Die Flucht der Waldenser
1. Juli 1698: Der Herzog von Savoyen erlässt das Edikt, dass alle Protestanten, die als französische Untertanen geboren wurden, aus Piemont ausgewiesen werden. Ca. 3.000 französische Waldenser und Hugenotten verlassen die Waldensertäler.
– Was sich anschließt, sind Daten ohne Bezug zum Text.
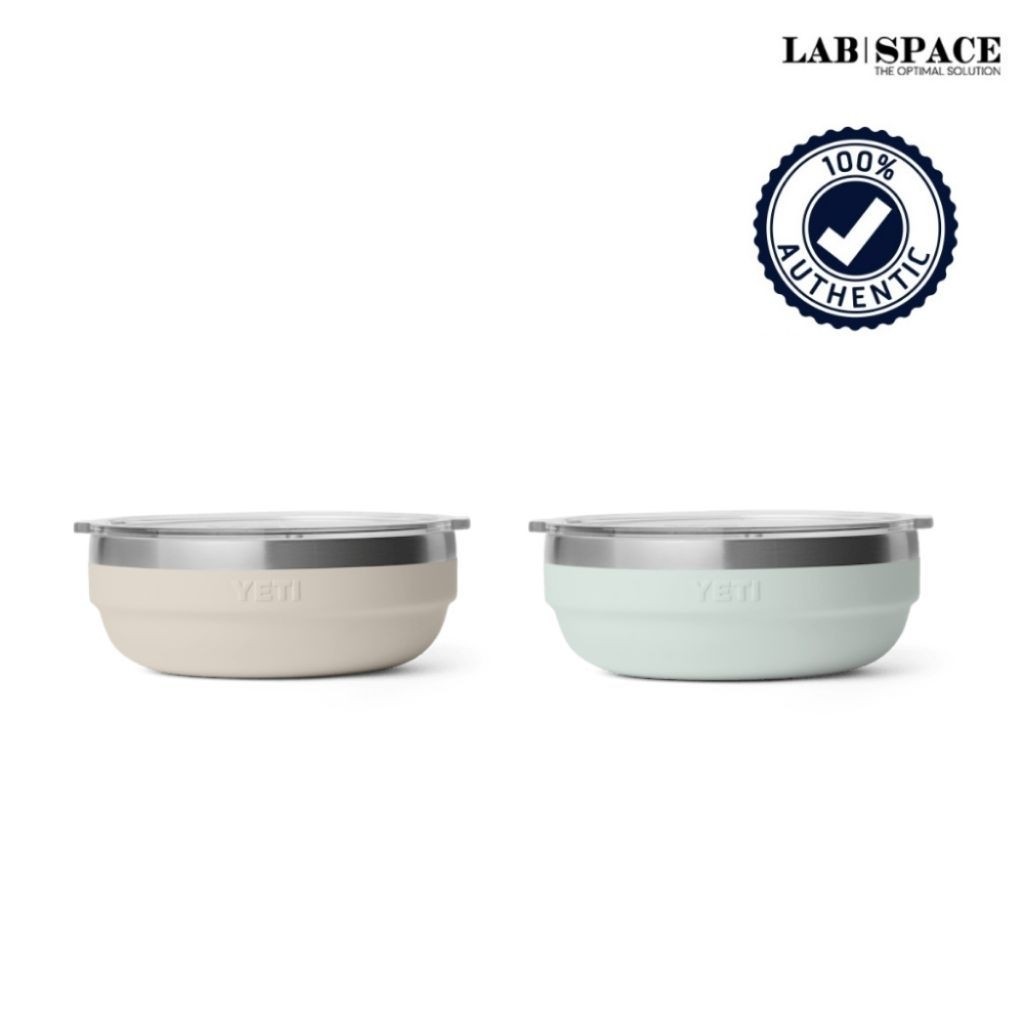 YETI RAMBLER 0.7 QT INSULATED LOW BOWL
10. Juli 1699: Ein Teil der Waldenser wird in Südhessen aufgenommen und gründet Walldorf (bei Mörfelden). Die Waldenser lebten im ersten Jahr in einem Barackenlager, bevor ihnen Grundstücke für das Straßendorf zugewiesen wurden. Auf einer Liste sind insgesamt 450 Waldenser vermerkt, hierunter auch die Familien Piton (heute Piston) mit Frau und Söhnen, die Familien Coutandin (heute Konstandin), Granget und Revior (heute Raviol).
04. Februar 1701: Der Herzog von Württemberg fällt die Entscheidung, dass sich die Waldenser aus Walldorf in Grünwettersbach und Umgebung ansiedeln dürfen.
22. April 1701: Die Waldenser in Walldorf bekommen die Genehmigung zum Abzug. Von den Walldorfer Bewohnern bleiben 14 Familien mit 56 Personen in Walldorf. 256 Waldenser reisen nach Württemberg und Baden ab. Hiervon sollen 111 Personen aus La Balme nach Palmbach (Württemberg), 59 Personen, ebenfalls aus La Balme, nach Untermutschelbach (Württemberg) und weitere 86 Personen aus Roure und Méan nach Kleinsteinbach (Baden). Es zogen zuerst die Männer ab, die Frauen und Kinder kamen nach.
04. Mai 1701: Die Waldenser treffen ein. Auf zwei Wagen mit Ochsengespannen und Tragekörben auf dem Rücken transportieren sie ihr Hab und Gut. Sie werden in Grünwettersbach zuerst im bestehenden Dorf untergebracht. In Untermutschelbach bleiben sie im Dorf.
02. Juni 1701: Es ist noch nicht geklärt, ob die Waldenser im Ort Grünwettersbach oder außerhalb angesiedelt werden. Die Grünwettersbacher Einwohner wollen die Flüchtlinge nicht im Ort haben.
1701: Die Waldenser sollen ihre eigene Gemarkung (Abtrennung von Grünwettersbach) mit 360 Morgen (= 90 ha) verwildertem Acker- und Wiesenland und einigen kleinen Waldstücken erhalten.